The sharpest dividing line in licensing is that between proprietary-incompatible and proprietary-compatible licenses, that is, between the copyleft licenses and everything else.

The canonical example of a copyleft license is the GNU General Public License (along with its newer descendant, the Affero GNU General Public License or AGPL, introduced later in this chapter in the section called “The GNU Affero GPL: A Version of the GNU GPL for Server-Side Code”), and one of the most important considerations in choosing the GPL (or AGPL) is the extent to which it is compatible with other licenses. For brevity, I'll refer just to the GPL below, but most of this section applies to the AGPL as well.

Because the primary goal of the GPL's authors is the promotion of free software, they deliberately crafted the license to prevent proprietary programs from being distributed with GPLed code in them. Specifically, among the GPL's requirements (see https://www.fsf.org/licensing/licenses/gpl.html for its full text) are these two:

  1. Any derivative work — that is, any work containing a nontrivial amount of GPLed code — must itself be distributed under the GPL.

  2. No additional restrictions may be placed on the redistribution of either the original work or a derivative work. (The exact language is: "You may not impose any further restrictions on the exercise of the rights granted or affirmed under this License.")

Through these two conditions, the GPL makes freedom contagious. Once a program is copyrighted under the GPL, its terms of redistribution are reciprocal[137] — they are passed on to anything else the code gets incorporated into, making it effectively impossible to use GPLed code in closed-source programs. However, these same clauses also make the GPL incompatible with certain other free licenses. The usual way this happens is that the other license imposes a requirement — for example, a credit clause requiring the original authors to be mentioned in some way — that is incompatible with the GPL's "You may not impose any further restrictions..." language. From the point of view of the Free Software Foundation, these second-order consequences are desirable, or at least not regrettable. The GPL not only keeps your software free, but effectively makes your software an agent in pushing other software to enforce freedom as well, by encouraging them to use the GPL.

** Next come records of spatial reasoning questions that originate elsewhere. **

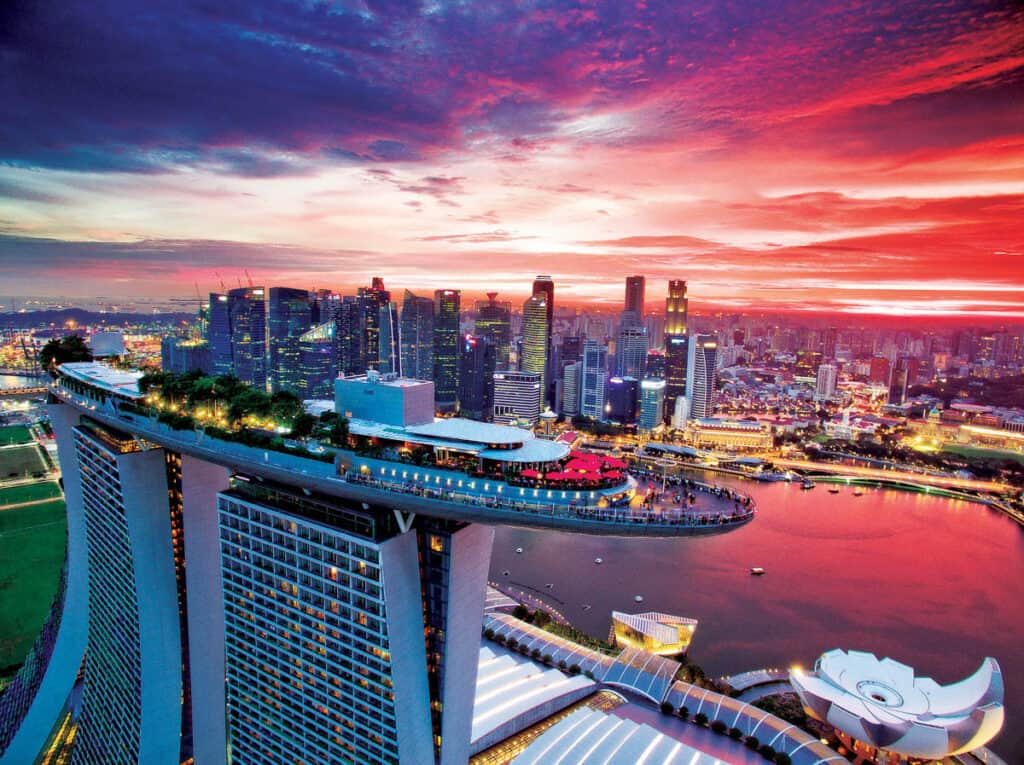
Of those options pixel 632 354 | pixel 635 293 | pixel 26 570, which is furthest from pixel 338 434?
pixel 635 293

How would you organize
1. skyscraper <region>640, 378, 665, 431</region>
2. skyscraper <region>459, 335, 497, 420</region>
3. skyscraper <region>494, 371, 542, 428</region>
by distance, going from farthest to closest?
skyscraper <region>459, 335, 497, 420</region>, skyscraper <region>640, 378, 665, 431</region>, skyscraper <region>494, 371, 542, 428</region>

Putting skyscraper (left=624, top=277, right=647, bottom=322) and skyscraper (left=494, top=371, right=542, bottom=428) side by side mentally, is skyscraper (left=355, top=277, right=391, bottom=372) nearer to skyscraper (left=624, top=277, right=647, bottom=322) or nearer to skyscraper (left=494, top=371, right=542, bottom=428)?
skyscraper (left=494, top=371, right=542, bottom=428)

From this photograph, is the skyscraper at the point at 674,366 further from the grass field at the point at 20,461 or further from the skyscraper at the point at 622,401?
the grass field at the point at 20,461

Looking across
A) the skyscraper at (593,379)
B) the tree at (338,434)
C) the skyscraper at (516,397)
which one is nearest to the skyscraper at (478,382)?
the skyscraper at (516,397)

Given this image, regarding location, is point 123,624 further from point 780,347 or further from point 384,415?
point 780,347

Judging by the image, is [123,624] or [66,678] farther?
[66,678]

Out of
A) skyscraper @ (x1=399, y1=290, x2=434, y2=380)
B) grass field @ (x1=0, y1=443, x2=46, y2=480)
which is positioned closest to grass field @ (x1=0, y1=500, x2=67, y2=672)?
grass field @ (x1=0, y1=443, x2=46, y2=480)

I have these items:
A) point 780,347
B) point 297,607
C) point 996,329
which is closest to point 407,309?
point 297,607
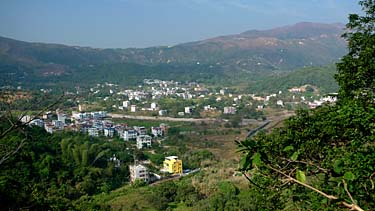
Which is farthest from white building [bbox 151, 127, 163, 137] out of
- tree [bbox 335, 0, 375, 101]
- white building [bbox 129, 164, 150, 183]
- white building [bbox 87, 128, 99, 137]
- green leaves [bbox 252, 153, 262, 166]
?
green leaves [bbox 252, 153, 262, 166]

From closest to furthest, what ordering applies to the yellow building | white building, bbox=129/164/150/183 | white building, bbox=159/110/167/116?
white building, bbox=129/164/150/183 → the yellow building → white building, bbox=159/110/167/116

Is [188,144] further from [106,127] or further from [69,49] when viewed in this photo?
[69,49]

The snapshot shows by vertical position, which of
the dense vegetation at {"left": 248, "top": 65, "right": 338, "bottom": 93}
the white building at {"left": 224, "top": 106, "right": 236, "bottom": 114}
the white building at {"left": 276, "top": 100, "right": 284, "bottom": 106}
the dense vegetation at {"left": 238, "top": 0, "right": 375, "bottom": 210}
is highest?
the dense vegetation at {"left": 238, "top": 0, "right": 375, "bottom": 210}

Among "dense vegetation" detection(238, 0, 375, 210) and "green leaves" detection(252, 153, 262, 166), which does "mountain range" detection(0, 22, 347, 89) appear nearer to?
"dense vegetation" detection(238, 0, 375, 210)

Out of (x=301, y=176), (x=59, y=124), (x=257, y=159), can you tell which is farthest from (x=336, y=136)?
(x=59, y=124)

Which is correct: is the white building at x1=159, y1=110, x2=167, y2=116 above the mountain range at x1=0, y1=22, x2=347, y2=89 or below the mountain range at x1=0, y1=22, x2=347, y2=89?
below

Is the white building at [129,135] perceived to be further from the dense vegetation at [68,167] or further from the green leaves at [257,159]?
the green leaves at [257,159]

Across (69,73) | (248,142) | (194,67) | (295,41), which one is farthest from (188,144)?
(295,41)

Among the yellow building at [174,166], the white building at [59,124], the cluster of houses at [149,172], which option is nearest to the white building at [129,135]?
the white building at [59,124]
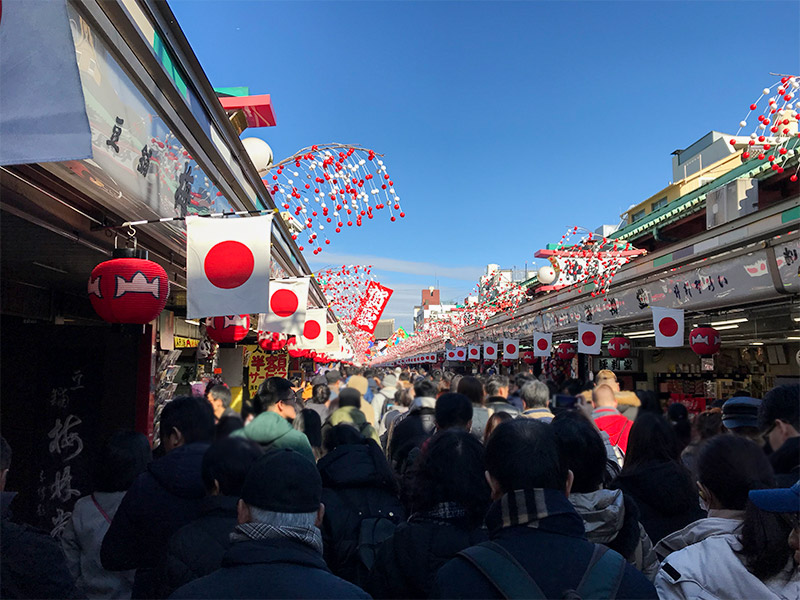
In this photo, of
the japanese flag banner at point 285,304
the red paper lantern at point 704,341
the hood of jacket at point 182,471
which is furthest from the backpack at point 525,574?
the red paper lantern at point 704,341

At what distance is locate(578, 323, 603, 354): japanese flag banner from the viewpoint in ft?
41.7

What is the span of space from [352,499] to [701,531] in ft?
Result: 5.79

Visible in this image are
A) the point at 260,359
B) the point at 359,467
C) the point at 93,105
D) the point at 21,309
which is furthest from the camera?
the point at 260,359

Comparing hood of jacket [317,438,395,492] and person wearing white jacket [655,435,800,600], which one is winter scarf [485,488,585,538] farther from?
hood of jacket [317,438,395,492]

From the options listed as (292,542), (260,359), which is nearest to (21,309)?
(292,542)

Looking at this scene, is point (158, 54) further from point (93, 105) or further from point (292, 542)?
point (292, 542)

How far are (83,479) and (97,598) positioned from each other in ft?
13.2

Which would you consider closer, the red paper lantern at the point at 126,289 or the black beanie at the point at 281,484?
the black beanie at the point at 281,484

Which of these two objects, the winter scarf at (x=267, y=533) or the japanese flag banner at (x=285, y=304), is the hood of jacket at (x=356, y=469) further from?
the japanese flag banner at (x=285, y=304)

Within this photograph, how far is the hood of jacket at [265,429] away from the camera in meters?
1.30

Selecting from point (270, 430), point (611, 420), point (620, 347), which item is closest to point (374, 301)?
point (620, 347)

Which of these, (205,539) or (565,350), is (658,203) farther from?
(205,539)

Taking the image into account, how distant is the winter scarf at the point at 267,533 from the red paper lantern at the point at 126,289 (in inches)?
83.6

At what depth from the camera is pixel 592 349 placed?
12.7m
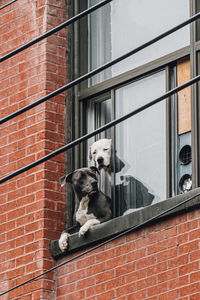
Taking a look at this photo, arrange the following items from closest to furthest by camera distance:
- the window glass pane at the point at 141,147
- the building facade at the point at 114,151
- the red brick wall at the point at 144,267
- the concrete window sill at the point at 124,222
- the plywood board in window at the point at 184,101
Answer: the red brick wall at the point at 144,267 < the concrete window sill at the point at 124,222 < the building facade at the point at 114,151 < the plywood board in window at the point at 184,101 < the window glass pane at the point at 141,147

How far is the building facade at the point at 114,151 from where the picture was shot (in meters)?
9.49

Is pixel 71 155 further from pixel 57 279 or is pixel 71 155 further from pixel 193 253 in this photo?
pixel 193 253

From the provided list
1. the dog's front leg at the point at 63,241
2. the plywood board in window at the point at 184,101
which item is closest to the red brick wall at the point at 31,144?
the dog's front leg at the point at 63,241

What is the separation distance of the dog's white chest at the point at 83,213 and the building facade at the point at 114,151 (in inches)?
10.1

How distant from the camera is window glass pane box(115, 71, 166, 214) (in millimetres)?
10133

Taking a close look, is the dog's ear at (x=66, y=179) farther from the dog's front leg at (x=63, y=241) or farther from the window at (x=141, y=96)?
the dog's front leg at (x=63, y=241)

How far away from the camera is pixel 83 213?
10.5 m

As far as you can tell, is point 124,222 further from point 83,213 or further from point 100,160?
point 100,160

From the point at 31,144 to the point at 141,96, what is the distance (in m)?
1.47

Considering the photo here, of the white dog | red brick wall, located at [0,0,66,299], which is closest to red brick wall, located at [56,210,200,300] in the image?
red brick wall, located at [0,0,66,299]

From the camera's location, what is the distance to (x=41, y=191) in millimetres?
10648

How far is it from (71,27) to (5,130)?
1577mm

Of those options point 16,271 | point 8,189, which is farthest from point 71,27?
point 16,271

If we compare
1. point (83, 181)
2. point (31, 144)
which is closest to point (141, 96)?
point (83, 181)
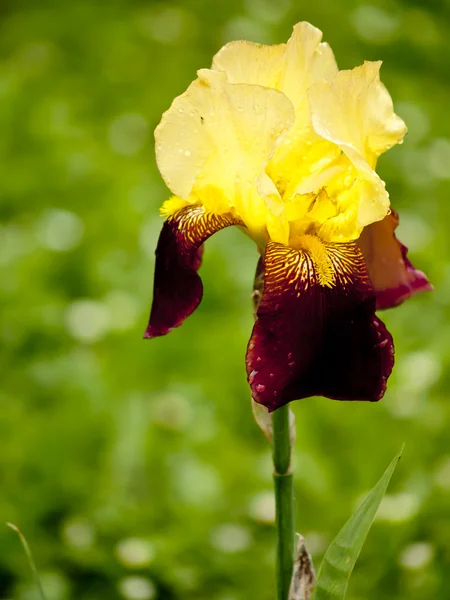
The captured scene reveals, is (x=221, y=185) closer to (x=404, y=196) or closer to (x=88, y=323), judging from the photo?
(x=88, y=323)

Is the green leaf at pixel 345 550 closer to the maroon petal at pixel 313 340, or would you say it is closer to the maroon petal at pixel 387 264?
the maroon petal at pixel 313 340

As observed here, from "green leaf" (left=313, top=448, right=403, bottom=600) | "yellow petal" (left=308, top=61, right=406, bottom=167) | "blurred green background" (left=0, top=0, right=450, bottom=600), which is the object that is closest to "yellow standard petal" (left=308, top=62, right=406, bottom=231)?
"yellow petal" (left=308, top=61, right=406, bottom=167)

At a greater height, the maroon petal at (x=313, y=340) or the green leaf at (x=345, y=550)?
the maroon petal at (x=313, y=340)

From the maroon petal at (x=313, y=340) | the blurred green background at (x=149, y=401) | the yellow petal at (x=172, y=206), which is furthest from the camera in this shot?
the blurred green background at (x=149, y=401)

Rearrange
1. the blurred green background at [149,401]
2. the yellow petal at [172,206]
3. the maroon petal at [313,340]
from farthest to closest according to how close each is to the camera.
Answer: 1. the blurred green background at [149,401]
2. the yellow petal at [172,206]
3. the maroon petal at [313,340]

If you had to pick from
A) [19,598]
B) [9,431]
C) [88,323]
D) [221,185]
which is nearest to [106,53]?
[88,323]

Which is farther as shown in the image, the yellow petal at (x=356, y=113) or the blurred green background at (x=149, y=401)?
the blurred green background at (x=149, y=401)

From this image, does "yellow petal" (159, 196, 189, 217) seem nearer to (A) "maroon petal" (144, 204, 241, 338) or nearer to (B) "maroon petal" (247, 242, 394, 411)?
(A) "maroon petal" (144, 204, 241, 338)

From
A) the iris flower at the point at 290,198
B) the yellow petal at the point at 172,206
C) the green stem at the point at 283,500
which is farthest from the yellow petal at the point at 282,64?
the green stem at the point at 283,500

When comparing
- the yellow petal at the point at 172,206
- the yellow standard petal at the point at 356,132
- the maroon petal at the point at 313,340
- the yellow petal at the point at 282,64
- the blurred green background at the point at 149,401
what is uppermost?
the yellow petal at the point at 282,64
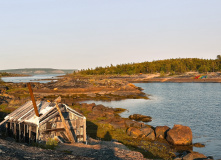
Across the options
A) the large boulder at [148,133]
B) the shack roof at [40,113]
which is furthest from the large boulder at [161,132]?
the shack roof at [40,113]

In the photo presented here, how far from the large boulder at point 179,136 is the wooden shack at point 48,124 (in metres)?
11.0

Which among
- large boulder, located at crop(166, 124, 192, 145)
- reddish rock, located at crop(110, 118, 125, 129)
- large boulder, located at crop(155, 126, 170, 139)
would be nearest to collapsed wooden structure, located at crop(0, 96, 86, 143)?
large boulder, located at crop(166, 124, 192, 145)

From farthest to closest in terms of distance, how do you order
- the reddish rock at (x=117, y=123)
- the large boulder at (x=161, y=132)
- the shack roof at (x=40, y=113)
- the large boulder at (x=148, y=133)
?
the reddish rock at (x=117, y=123)
the large boulder at (x=161, y=132)
the large boulder at (x=148, y=133)
the shack roof at (x=40, y=113)

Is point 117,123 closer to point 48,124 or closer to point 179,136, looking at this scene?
point 179,136

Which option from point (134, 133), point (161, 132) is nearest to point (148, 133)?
point (161, 132)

The question of whether or not this is a good way to promote free software is one of the most persistent holy wars on the Internet (see the section called “Avoid Holy Wars”), and we won't investigate it here. What's important for our purposes is that GPL compatibility is something to consider when choosing a license. The GPL is a popular open source license, and some important open source packages are licensed under it. If you want your code to be able to be mixed freely with GPLed code, then you should pick a GPL-compatible license. Most of the GPL-compatible open source licenses are also proprietary-compatible: that is, code under such a license can be used in a GPLed program, and it can be used in a proprietary program. Of course, the results of these mixings would not be compatible with each other, since one would be under the GPL and the other would be under a closed-source license. But that concern applies only to the derivative works, not to the code you distribute in the first place.

Fortunately, the Free Software Foundation maintains a list showing which licenses are compatible with the GPL and which are not, at https://www.gnu.org/licenses/license-list.html. All of the licenses discussed in this chapter are present on that list, on one side or the other.



[137] Some people use the term viral to describe the GPL's contagiousness; they do not always mean this pejoratively, but I still prefer "reciprocal" because it's more descriptive and less connotative of disease.